Objective: We aimed to explore the relevance of NMDA receptor activity for DAergic modulation of focal LTP-like plasticity induced by excitatory paired associative stimulation (ePAS).

Methods: In a double-blinded, randomized, and placebo-controlled design, 17 healthy participants received DAergic agents (100 mg L-Dopa for general DAergic enhancement, 10 mg bromocriptine for selective D2 receptor activation, or placebo) with different doses of the partial NMDA receptor agonist D-cycloserine (CYC; 50, 100, 200 mg or placebo) and underwent ePAS. Cortical excitability was monitored via motor-evoked potentials induced by TMS over the left motor cortex for up to two hours post-stimulation.
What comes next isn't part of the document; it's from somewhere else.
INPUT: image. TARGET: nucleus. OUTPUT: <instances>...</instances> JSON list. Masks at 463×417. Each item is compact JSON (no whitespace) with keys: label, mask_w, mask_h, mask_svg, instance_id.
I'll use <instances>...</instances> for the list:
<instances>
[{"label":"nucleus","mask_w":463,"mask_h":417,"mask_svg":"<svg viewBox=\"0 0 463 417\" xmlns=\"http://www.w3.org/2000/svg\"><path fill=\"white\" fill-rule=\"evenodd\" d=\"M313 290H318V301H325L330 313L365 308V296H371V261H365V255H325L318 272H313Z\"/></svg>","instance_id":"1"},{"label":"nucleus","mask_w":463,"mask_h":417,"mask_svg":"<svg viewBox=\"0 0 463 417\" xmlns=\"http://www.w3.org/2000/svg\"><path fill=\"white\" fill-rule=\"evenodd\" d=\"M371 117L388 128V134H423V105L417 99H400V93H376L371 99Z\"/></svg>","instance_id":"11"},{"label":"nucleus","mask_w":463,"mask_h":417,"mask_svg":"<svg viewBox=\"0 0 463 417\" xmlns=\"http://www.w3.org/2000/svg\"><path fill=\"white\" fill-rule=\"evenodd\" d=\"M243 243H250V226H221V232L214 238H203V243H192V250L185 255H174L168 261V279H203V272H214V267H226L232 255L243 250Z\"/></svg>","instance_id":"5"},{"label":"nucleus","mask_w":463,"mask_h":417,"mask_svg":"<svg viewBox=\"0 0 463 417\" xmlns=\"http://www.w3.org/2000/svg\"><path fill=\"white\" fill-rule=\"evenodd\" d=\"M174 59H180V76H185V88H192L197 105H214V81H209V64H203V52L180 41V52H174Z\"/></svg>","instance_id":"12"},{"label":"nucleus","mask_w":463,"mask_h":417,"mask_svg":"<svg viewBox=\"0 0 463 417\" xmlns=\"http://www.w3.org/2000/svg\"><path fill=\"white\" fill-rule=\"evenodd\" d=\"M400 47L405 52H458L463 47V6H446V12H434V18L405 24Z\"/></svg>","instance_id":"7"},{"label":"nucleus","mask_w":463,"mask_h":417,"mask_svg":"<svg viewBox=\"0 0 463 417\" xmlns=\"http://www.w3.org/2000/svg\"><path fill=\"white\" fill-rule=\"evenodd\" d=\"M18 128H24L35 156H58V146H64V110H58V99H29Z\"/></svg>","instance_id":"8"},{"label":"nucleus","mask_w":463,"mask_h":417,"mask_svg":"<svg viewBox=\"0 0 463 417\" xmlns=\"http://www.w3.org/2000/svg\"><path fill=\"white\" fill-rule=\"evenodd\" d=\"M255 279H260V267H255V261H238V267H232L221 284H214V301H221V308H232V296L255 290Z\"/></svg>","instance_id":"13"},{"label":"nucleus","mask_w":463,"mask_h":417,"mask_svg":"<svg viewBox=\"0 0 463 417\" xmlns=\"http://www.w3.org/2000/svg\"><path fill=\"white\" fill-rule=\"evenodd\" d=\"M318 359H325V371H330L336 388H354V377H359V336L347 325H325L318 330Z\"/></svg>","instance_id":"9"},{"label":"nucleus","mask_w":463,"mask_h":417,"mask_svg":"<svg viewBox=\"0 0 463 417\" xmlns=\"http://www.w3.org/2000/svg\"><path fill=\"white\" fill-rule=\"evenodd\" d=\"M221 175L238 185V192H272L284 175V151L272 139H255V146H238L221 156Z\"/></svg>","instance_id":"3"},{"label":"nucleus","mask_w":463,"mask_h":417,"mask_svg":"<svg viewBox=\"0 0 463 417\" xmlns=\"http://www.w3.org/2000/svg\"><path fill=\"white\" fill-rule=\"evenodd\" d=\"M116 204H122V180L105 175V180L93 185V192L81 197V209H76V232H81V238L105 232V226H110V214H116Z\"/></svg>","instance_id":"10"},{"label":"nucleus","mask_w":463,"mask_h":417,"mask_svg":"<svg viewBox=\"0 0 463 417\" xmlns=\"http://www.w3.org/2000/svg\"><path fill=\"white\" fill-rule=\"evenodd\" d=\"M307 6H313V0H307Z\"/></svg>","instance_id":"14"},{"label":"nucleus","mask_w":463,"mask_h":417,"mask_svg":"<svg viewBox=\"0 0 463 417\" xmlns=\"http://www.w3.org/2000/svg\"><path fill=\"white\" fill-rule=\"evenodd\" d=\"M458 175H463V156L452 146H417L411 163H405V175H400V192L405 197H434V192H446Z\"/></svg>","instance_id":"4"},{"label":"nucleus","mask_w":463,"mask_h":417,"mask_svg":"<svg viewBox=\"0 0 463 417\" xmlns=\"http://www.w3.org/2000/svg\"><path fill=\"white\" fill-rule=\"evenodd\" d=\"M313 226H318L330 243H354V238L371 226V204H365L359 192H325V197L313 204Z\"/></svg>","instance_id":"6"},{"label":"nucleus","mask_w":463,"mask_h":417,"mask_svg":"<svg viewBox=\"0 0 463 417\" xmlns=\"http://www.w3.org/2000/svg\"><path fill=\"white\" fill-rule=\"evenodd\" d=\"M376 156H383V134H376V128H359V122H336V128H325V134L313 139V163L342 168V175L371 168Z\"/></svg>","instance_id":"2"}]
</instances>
Results: We did not find significant interactions between DAergic agents, CYC and time across the entire sample, but significant group differences depending on sensitivity to ePAS. In high-sensitivity, but not low-sensitivity participants, ePAS induced LTP-like effects. CYC produced non-linear, dose-dependent effects on plasticity in both groups. In the high-sensitivity group, LTP-like effects persisted under both DAergic agents, but were significantly reduced under bromocriptine. CYC had a non-linear effect when combined with bromocriptine. In the low-sensitivity group, ePAS under DAergic agents did not induce LTP-like effects, and only additional intervention with medium-dose CYC restored facilitatory effects under L-Dopa.

Conclusion: These findings suggest that optimal NMDA receptor activation is necessary for ePAS-induced neuroplasticity and that D2 receptor activity may reduce LTP-like effects by downregulating NMDA receptor function.